Aqueous magnesium batteries use water-based electrolytes and magnesium as the anode and offer several advantages over lithium-ion batteries, including that it’s more abundant and less environmentally damaging to extract than lithium. The use of aqueous electrolytes also reduces the risk of fire and explosion compared to traditional lithium-ion batteries.

Solid-State Batteries

Solid-state batteries replace the liquid or gel electrolyte found in conventional batteries with a solid electrolyte. This technology offers several benefits including the potential to store more energy due to their higher energy density, non-flammable make-up for extra safety, and longer life thanks to reduced degradation. 

Sodium-Based Batteries

Instead of lithium, sodium-ion batteries use sodium which is more readily available and less expensive. More of these batteries will reduce concerns over supply shortages, and they could be cheaper to produce due to the lower cost of raw materials.

Graphene Batteries

Incorporating graphene, these batteries have a single layer of carbon atoms arranged in a lattice, which offers high electrical conductivity for faster charging times, high durability, and potentially longer lifespans.

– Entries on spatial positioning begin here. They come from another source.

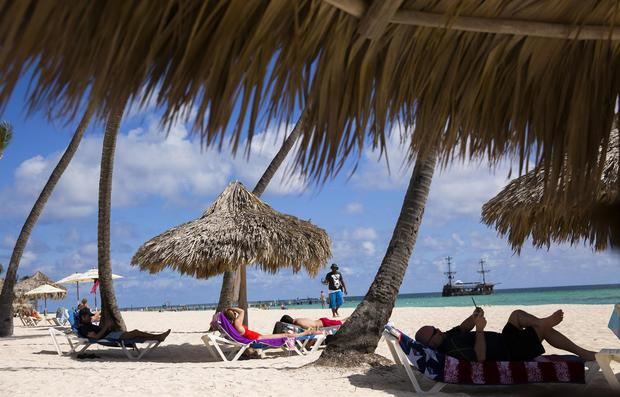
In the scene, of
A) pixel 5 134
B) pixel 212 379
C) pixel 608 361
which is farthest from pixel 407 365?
pixel 5 134

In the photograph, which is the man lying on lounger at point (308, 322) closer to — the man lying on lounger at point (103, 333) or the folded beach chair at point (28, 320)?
the man lying on lounger at point (103, 333)

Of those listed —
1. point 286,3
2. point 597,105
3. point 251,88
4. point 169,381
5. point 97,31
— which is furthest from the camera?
point 169,381

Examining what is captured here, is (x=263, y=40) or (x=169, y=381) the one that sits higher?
(x=263, y=40)

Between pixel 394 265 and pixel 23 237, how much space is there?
10810 mm

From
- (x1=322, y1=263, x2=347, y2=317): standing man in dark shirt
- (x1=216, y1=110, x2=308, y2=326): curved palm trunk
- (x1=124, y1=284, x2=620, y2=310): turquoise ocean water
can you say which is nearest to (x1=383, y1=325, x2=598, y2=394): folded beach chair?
(x1=216, y1=110, x2=308, y2=326): curved palm trunk

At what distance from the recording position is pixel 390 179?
2266 millimetres

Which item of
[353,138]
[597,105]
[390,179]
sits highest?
[597,105]

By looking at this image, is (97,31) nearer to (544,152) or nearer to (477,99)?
(477,99)

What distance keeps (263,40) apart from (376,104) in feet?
1.87

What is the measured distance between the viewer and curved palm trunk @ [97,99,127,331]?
37.4 feet

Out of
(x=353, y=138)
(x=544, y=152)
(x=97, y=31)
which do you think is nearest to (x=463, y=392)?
(x=544, y=152)

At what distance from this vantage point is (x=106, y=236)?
1169cm

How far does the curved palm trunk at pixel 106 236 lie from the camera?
11414 millimetres

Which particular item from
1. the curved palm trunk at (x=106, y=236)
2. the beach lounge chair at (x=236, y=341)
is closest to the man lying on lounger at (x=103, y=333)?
the beach lounge chair at (x=236, y=341)
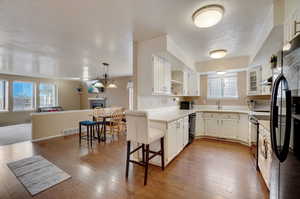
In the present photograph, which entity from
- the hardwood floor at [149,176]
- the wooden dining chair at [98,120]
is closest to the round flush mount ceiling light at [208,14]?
the hardwood floor at [149,176]

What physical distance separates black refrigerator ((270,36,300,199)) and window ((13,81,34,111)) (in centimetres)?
998

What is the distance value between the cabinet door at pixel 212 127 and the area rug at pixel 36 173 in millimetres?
3840

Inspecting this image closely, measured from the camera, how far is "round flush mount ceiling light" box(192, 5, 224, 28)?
1683mm

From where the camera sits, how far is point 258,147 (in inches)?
90.8

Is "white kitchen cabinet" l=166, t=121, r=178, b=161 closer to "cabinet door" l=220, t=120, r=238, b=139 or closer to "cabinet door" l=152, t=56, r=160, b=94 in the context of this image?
"cabinet door" l=152, t=56, r=160, b=94

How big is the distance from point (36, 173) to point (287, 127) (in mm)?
3522

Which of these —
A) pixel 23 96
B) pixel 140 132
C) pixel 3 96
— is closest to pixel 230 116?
pixel 140 132

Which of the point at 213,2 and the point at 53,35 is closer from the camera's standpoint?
the point at 213,2

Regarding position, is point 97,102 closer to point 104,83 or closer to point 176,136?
point 104,83

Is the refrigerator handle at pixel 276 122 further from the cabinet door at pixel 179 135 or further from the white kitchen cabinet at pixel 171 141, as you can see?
the cabinet door at pixel 179 135

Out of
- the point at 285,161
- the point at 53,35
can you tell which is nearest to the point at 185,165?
the point at 285,161

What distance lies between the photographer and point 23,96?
23.4ft

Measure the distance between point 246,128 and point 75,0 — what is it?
184 inches

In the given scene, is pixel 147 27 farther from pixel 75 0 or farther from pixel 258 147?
pixel 258 147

4. A Spotlight on Battery Recycling

When used to their full capacity, rechargeable batteries can positively impact the environment—the longer they are in use, the longer they are kept out of landfills. Each year, approximately three billion batteries end up in a landfill, a figure that could be drastically reduced if rechargeable batteries became the norm.

Some nations have chosen to impose mandates. In the EU, for example, 45% of used batteries must be collected for recycling, and the union is considering legislation that would require 6% of all new lithium batteries made in the EU to be from recycled material by 2030, increasing to 10% by 2035.

In September 2022, the U.S. passed the Strategic EV Management Act, which seeks to maximize the reuse and recycling of end-of-life EV batteries in federal fleet vehicles. If approved by the House of Representatives, federal agencies will be required to work with the United States Environmental Protection Agency (EPA), manufacturers, and recyclers to develop a strategic plan for reusing and recycling EV batteries.

In addition, the U.S. Department of Energy hopes to allocate $335 million in funding within the infrastructure law for lithium-ion battery recycling. Concerns over raw materials shortages are driving private investments in battery recycling.